** BEGIN **

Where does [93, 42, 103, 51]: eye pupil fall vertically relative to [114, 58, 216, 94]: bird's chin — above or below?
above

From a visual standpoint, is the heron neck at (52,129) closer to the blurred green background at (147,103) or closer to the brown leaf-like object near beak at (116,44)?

** END **
** BEGIN **

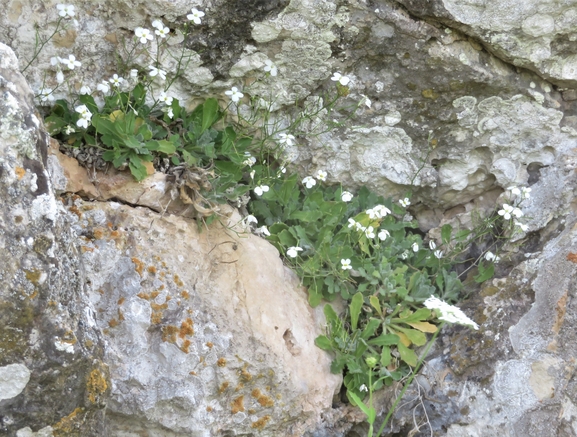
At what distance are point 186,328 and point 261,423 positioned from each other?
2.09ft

** END **

Written instruction:
State how many lines in the data contain the string "above". Reply with the number alone.

Finished exercise:
2